Write the records out again, exactly.
------
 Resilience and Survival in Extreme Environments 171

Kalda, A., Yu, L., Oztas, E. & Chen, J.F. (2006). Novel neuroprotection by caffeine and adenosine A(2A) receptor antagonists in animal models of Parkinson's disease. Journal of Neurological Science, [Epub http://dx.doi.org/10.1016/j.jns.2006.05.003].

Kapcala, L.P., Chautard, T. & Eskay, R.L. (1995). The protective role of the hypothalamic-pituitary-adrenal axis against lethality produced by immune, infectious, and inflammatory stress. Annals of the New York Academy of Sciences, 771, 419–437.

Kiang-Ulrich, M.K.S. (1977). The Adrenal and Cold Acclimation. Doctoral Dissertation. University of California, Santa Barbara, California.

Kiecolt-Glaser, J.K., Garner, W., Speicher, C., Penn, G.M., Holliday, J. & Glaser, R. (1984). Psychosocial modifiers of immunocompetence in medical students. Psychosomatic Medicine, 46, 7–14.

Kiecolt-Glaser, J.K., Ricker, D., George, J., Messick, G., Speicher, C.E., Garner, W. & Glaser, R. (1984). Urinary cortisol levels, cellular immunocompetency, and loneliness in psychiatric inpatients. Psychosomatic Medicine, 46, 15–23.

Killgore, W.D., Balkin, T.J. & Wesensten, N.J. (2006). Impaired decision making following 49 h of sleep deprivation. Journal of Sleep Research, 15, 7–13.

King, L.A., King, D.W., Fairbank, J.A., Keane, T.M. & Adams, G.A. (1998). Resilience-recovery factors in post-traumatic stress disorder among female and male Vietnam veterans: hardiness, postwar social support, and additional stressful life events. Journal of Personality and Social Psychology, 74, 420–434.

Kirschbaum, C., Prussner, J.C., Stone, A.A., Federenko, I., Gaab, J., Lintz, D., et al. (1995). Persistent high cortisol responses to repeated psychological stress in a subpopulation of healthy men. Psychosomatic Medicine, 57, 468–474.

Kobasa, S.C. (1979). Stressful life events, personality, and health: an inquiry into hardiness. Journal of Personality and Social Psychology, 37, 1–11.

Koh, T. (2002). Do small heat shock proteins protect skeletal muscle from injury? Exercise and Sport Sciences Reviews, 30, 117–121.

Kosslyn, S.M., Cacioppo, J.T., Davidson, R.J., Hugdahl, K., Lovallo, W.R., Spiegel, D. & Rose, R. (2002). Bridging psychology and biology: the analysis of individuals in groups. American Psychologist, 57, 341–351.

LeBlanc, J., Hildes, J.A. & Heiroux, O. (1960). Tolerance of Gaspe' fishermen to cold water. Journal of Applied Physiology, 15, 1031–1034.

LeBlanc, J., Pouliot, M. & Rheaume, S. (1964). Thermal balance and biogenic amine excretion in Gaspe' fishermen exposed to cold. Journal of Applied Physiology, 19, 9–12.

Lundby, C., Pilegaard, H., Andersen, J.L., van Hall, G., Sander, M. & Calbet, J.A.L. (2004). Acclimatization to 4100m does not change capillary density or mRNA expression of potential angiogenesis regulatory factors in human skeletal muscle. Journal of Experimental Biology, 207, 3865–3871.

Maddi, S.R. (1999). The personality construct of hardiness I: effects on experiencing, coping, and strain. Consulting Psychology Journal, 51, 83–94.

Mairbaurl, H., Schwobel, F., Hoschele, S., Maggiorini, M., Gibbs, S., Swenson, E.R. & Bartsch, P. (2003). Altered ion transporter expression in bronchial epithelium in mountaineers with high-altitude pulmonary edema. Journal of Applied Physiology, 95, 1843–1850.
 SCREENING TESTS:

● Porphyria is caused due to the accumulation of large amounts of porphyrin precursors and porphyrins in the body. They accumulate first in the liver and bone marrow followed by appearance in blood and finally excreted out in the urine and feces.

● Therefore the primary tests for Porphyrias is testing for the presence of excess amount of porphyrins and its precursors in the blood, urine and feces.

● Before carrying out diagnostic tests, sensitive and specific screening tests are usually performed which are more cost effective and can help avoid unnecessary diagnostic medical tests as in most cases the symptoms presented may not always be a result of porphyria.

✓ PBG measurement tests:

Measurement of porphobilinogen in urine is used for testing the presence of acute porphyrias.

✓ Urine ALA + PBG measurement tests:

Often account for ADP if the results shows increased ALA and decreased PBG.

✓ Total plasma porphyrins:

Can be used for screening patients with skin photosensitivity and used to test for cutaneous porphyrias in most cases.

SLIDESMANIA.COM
------
--- SOLUTION FOR THIS PROBLEM ---
 Resilience and Survival in Extreme Environments 171

Kalda, A., Yu, L., Oztas, E. & Chen, J.F. (2006). Novel neuroprotection by caffeine and adenosine A(2A) receptor antagonists in animal models of Parkinson's disease. Journal of Neurological Science, [Epub http://dx.doi.org/10.1016/j.jns.2006.05.003].

Kapcala, L.P., Chautard, T. & Eskay, R.L. (1995). The protective role of the hypothalamic-pituitary-adrenal axis against lethality produced by immune, infectious, and inflammatory stress. Annals of the New York Academy of Sciences, 771, 419–437.

Kiang-Ulrich, M.K.S. (1977). The Adrenal and Cold Acclimation. Doctoral Dissertation. University of California, Santa Barbara, California.

Kiecolt-Glaser, J.K., Garner, W., Speicher, C., Penn, G.M., Holliday, J. & Glaser, R. (1984). Psychosocial modifiers of immunocompetence in medical students. Psychosomatic Medicine, 46, 7–14.

Kiecolt-Glaser, J.K., Ricker, D., George, J., Messick, G., Speicher, C.E., Garner, W. & Glaser, R. (1984). Urinary cortisol levels, cellular immunocompetency, and loneliness in psychiatric inpatients. Psychosomatic Medicine, 46, 15–23.

Killgore, W.D., Balkin, T.J. & Wesensten, N.J. (2006). Impaired decision making following 49 h of sleep deprivation. Journal of Sleep Research, 15, 7–13.

King, L.A., King, D.W., Fairbank, J.A., Keane, T.M. & Adams, G.A. (1998). Resilience-recovery factors in post-traumatic stress disorder among female and male Vietnam veterans: hardiness, postwar social support, and additional stressful life events. Journal of Personality and Social Psychology, 74, 420–434.

Kirschbaum, C., Prussner, J.C., Stone, A.A., Federenko, I., Gaab, J., Lintz, D., et al. (1995). Persistent high cortisol responses to repeated psychological stress in a subpopulation of healthy men. Psychosomatic Medicine, 57, 468–474.

Kobasa, S.C. (1979). Stressful life events, personality, and health: an inquiry into hardiness. Journal of Personality and Social Psychology, 37, 1–11.

Koh, T. (2002). Do small heat shock proteins protect skeletal muscle from injury? Exercise and Sport Sciences Reviews, 30, 117–121.

Kosslyn, S.M., Cacioppo, J.T., Davidson, R.J., Hugdahl, K., Lovallo, W.R., Spiegel, D. & Rose, R. (2002). Bridging psychology and biology: the analysis of individuals in groups. American Psychologist, 57, 341–351.

LeBlanc, J., Hildes, J.A. & Heiroux, O. (1960). Tolerance of Gaspe' fishermen to cold water. Journal of Applied Physiology, 15, 1031–1034.

LeBlanc, J., Pouliot, M. & Rheaume, S. (1964). Thermal balance and biogenic amine excretion in Gaspe' fishermen exposed to cold. Journal of Applied Physiology, 19, 9–12.

Lundby, C., Pilegaard, H., Andersen, J.L., van Hall, G., Sander, M. & Calbet, J.A.L. (2004). Acclimatization to 4100m does not change capillary density or mRNA expression of potential angiogenesis regulatory factors in human skeletal muscle. Journal of Experimental Biology, 207, 3865–3871.

Maddi, S.R. (1999). The personality construct of hardiness I: effects on experiencing, coping, and strain. Consulting Psychology Journal, 51, 83–94.

Mairbaurl, H., Schwobel, F., Hoschele, S., Maggiorini, M., Gibbs, S., Swenson, E.R. & Bartsch, P. (2003). Altered ion transporter expression in bronchial epithelium in mountaineers with high-altitude pulmonary edema. Journal of Applied Physiology, 95, 1843–1850.
 SCREENING TESTS:

● Porphyria is caused due to the accumulation of large amounts of porphyrin precursors and porphyrins in the body. They accumulate first in the liver and bone marrow followed by appearance in blood and finally excreted out in the urine and feces.

● Therefore the primary tests for Porphyrias is testing for the presence of excess amount of porphyrins and its precursors in the blood, urine and feces.

● Before carrying out diagnostic tests, sensitive and specific screening tests are usually performed which are more cost effective and can help avoid unnecessary diagnostic medical tests as in most cases the symptoms presented may not always be a result of porphyria.

✓ PBG measurement tests:

Measurement of porphobilinogen in urine is used for testing the presence of acute porphyrias.

✓ Urine ALA + PBG measurement tests:

Often account for ADP if the results shows increased ALA and decreased PBG.

✓ Total plasma porphyrins:

Can be used for screening patients with skin photosensitivity and used to test for cutaneous porphyrias in most cases.

SLIDESMANIA.COM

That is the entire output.